▶ Records provided
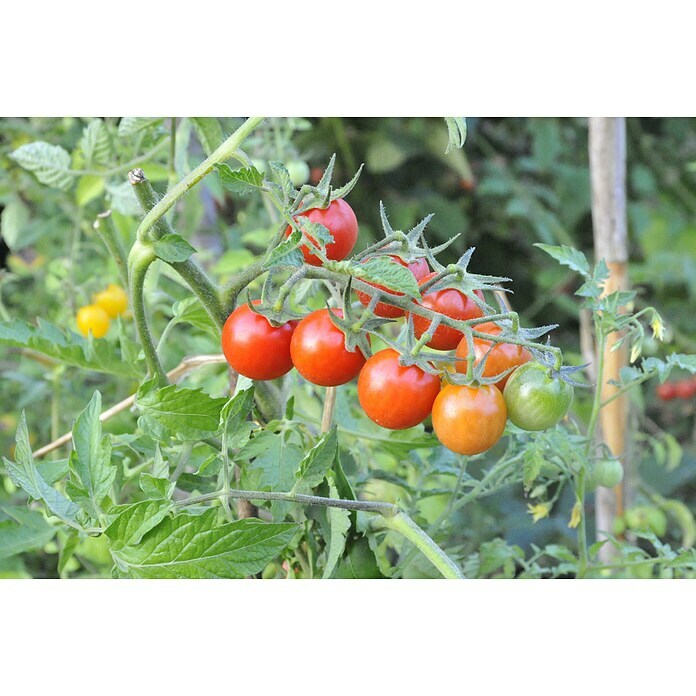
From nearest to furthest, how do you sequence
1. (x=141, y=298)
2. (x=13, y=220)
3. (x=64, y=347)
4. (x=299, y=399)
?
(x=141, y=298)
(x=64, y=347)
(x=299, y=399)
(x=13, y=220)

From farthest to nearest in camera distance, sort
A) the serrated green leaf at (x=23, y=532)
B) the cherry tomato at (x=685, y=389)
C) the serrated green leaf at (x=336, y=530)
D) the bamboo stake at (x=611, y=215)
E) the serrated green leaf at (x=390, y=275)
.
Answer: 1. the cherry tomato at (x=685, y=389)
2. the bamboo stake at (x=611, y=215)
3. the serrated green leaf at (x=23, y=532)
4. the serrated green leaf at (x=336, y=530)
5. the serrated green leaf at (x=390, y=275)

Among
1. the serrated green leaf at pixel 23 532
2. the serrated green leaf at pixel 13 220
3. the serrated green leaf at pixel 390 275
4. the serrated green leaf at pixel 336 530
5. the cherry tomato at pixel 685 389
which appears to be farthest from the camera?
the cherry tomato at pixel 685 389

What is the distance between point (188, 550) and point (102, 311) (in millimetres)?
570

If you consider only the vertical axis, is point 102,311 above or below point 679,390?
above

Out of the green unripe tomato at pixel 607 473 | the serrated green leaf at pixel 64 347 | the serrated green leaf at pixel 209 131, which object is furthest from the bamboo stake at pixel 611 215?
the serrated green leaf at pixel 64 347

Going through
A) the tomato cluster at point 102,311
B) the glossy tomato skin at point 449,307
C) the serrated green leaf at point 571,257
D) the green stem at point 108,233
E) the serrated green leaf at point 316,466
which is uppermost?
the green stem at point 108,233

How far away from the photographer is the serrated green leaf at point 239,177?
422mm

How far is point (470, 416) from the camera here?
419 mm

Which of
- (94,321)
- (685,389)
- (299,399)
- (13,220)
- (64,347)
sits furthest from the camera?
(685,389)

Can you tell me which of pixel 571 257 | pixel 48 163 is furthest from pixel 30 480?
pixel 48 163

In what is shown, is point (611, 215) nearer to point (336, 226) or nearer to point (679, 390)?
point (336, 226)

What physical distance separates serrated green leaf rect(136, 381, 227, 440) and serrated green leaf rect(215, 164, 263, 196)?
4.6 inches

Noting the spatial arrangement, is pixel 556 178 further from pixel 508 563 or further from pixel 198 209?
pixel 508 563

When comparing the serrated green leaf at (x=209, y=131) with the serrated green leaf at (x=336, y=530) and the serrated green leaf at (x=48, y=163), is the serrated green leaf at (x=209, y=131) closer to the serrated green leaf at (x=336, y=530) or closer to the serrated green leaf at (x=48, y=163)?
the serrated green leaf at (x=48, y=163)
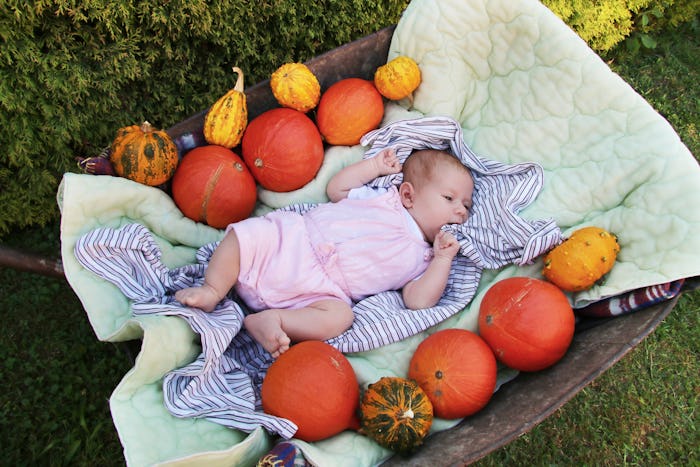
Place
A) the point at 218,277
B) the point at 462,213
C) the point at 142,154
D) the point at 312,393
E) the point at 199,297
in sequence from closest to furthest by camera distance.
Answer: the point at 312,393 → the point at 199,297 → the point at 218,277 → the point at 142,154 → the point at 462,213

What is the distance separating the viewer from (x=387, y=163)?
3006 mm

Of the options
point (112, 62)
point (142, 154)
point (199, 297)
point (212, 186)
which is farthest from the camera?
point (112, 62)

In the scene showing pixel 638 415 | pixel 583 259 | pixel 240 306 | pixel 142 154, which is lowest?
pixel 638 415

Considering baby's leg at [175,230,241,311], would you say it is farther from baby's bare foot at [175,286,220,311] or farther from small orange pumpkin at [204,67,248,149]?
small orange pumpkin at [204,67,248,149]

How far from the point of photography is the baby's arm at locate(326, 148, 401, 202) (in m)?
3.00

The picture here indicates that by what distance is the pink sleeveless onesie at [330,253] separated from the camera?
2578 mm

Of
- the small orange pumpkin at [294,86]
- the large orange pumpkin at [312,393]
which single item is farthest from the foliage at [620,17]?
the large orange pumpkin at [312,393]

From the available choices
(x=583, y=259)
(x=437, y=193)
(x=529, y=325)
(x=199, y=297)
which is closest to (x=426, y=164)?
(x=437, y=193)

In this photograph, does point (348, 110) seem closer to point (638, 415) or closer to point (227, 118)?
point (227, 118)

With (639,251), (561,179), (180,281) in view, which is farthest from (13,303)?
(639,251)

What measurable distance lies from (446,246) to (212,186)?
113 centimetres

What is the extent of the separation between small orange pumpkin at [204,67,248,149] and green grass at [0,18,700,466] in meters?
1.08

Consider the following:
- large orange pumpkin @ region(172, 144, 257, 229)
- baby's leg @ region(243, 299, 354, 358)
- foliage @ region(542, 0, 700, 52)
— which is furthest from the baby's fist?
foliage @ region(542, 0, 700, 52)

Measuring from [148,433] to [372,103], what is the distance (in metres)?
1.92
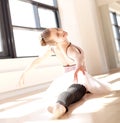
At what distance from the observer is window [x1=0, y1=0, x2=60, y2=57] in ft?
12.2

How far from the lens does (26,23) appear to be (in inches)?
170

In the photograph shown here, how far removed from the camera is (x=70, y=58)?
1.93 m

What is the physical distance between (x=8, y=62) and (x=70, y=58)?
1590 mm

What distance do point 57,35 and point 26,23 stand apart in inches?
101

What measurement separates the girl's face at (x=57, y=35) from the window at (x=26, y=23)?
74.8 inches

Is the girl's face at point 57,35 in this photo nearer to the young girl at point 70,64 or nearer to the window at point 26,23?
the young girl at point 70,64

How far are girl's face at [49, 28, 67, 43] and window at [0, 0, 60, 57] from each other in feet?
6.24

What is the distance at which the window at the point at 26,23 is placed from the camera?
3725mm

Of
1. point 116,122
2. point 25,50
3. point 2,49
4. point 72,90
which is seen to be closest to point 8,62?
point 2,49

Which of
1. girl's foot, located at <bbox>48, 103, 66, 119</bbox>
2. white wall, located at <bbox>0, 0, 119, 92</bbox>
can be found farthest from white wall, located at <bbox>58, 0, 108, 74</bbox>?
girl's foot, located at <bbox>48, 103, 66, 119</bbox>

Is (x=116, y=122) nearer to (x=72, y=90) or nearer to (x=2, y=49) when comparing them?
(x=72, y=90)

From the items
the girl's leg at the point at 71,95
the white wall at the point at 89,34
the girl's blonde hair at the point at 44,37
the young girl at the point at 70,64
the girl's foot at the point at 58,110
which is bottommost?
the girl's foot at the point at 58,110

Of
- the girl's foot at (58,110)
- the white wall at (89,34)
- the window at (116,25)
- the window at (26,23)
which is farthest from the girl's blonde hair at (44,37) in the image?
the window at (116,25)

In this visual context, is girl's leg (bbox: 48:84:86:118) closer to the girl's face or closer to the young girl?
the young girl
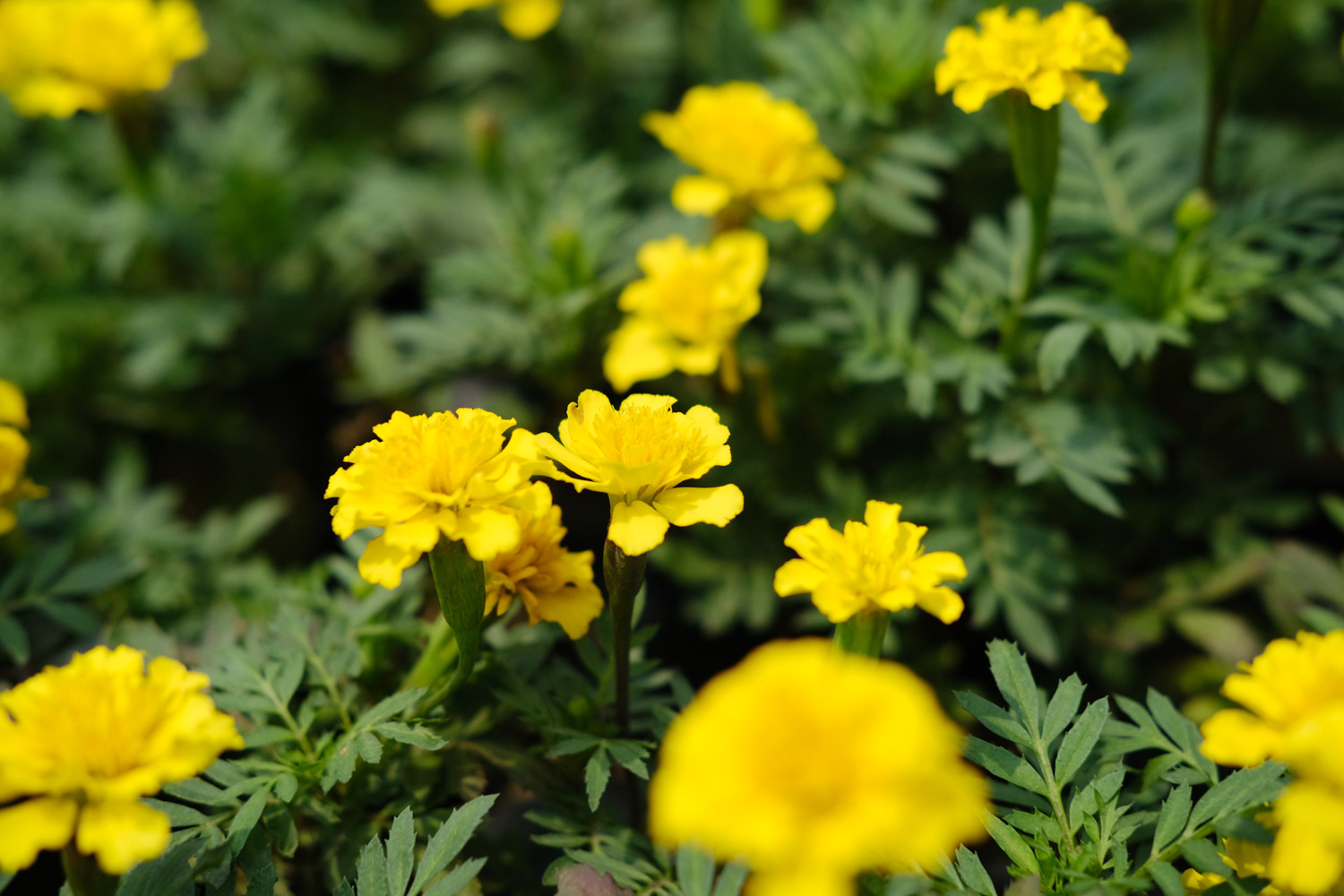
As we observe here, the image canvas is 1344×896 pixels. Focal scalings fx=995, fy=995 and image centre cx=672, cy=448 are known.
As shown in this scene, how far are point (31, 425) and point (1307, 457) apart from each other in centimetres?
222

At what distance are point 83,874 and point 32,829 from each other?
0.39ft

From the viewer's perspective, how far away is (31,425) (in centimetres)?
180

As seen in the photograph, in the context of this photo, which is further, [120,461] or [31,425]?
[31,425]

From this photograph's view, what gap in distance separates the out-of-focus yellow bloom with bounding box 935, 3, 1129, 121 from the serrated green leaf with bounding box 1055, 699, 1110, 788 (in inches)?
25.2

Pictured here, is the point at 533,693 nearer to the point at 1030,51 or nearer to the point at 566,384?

▶ Exercise
Swap "sequence" for "order" and give again the stretch from the start of the material through the line containing "5. the serrated green leaf at (x=390, y=275)", changing nothing else and leaving out the pictures.

▶ Exercise response
From nearest to furthest, how do you order
1. (x=141, y=298)
2. (x=13, y=220)
3. (x=64, y=347)
4. (x=299, y=399)
?
(x=141, y=298)
(x=64, y=347)
(x=299, y=399)
(x=13, y=220)

From farthest to nearest in camera distance, sort
A) the serrated green leaf at (x=23, y=532)
B) the cherry tomato at (x=685, y=389)
C) the serrated green leaf at (x=336, y=530)
D) the bamboo stake at (x=611, y=215)
E) the serrated green leaf at (x=390, y=275)
.
Answer: 1. the cherry tomato at (x=685, y=389)
2. the bamboo stake at (x=611, y=215)
3. the serrated green leaf at (x=23, y=532)
4. the serrated green leaf at (x=336, y=530)
5. the serrated green leaf at (x=390, y=275)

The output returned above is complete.